A excelência do trabalho de Ehrlich assenta no esforço que fez ao cruzar a grande quantidade de memórias deixadas por Cajal (2 livros de memórias com quase mil páginas, e muitos cadernos de diários e notas) com muitas outras referências (de jornais da época a diários de outras personalidades que com Cajal conviveram) que lhe permitiu criar um olhar bastante mais neutro sobre os feitos e defeitos de Cajal. A título de exemplo, Cajal gostava de não dar valor ao Nobel recebido, mas 5 anos antes de o receber obrigou a universidade em que trabalhava a produzir todo um pequeno livro com fotografias suas e principais publicações e enviar para todos os outros centros e universidades internacionais. Este caso em particular não mostra só um pouco mais sobre Cajal, mostra também como funciona a sociedade e o reconhecimento pela mesma, não existem acasos, é preciso trabalhar para o reconhecimento porque este não cai do céu.

Não menos interessante é perceber a angústia em que vivia Cajal no final do século XIX com a discriminação a que o Sul da Europa era votada no domínio da ciência. E no entanto, quando em 1906 se atribuiu o Nobel da Medicina para a descoberta do neurónio, são eleitos dois médicos dessa geografia, um de Espanha e outro de Itália. Melhor só mesmo a sua principal obra, "Textura do Sistema Nervoso do Homem e dos Vertebrados" (1899-1904), publicada em 3 volumes, ser considerada o texto fundacional das neurociências, tal como "A Origem das Espécies" de Darwin é para a biologia evolutiva.

—————

■ **O que fazer**:
Retome o texto sobre Cajal logo depois da última frase.

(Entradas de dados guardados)
—————

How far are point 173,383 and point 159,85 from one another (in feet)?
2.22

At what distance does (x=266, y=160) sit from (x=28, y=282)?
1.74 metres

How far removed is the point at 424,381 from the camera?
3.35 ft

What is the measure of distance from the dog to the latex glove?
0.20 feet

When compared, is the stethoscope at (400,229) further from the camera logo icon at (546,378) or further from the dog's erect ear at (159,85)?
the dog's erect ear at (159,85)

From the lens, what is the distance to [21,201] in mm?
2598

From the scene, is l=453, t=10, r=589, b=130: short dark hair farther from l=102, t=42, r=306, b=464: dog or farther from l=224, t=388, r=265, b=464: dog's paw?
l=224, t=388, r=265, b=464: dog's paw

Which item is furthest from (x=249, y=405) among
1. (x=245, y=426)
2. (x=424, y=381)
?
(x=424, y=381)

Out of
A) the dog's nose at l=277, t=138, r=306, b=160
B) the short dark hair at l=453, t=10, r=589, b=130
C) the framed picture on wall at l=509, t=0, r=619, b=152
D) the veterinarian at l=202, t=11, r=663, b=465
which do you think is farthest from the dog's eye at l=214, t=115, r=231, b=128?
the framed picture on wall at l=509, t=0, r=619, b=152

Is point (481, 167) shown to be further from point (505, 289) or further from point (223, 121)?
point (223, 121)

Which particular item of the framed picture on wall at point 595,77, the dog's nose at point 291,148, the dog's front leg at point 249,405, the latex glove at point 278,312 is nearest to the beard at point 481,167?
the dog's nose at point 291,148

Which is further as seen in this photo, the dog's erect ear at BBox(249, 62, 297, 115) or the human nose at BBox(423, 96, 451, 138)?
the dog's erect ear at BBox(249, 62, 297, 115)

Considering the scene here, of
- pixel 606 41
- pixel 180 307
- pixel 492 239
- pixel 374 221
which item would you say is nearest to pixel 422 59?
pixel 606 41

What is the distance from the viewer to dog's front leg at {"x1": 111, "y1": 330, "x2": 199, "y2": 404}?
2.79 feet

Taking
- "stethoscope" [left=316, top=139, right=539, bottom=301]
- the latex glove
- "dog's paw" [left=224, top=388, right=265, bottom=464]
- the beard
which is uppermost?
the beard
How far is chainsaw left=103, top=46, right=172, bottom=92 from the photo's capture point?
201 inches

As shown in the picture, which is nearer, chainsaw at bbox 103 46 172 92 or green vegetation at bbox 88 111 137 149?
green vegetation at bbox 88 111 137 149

—————

■ **Resposta**:
Ao longo da sua vida Cajal, e particularmente depois do Nobel e reconhecimento que lhe permitiu lançar uma quantidade enorme de atividades e institutos científicos em Espanha, confraternizaria com muitos dos grandes nomes internacionais da sua época como Paul Valéry, Igor Stravinsky, John Keynes, Alexander Calder, Henri Bergson, Le Corbusier, e ainda Marie Curie e Einstein, e em Espanha com nomes como Federico García Lorca, Salvador Dalí e Luis Buñuel, estes último trabalharia nos laboratórios de Cajal, e  haveria de criar a cena icónica do corte do olho em "Un Perro Andaluz" (1929) seguindo os mesmos métodos usados no laboratório de Cajal para seccionar córneas.

Para fechar, o livro é documental, não-ficcional, mas a escrita de Benjamin Ehrlich é tão conseguida, no modo como descobre e enfatiza cada conquista e facto da vida de Cajal, sem nunca esquecer nos casos mais problemáticos de nos oferecer perspectivas complementares, que a leitura acaba diferindo pouco, em prazer, do tradicional romance. Ajuda muito que a personagem de Cajal seja uma figura com tanta história, e acima de tudo um apaixonado pela descoberta científica.

5/5

Atualização 22.6.2022: na passada quarta-feira, o novelista Benjamín Labatut fez uma recensão do livro para o NYT, "The Picaresque Life of the Man Who Modernized Neuroscience".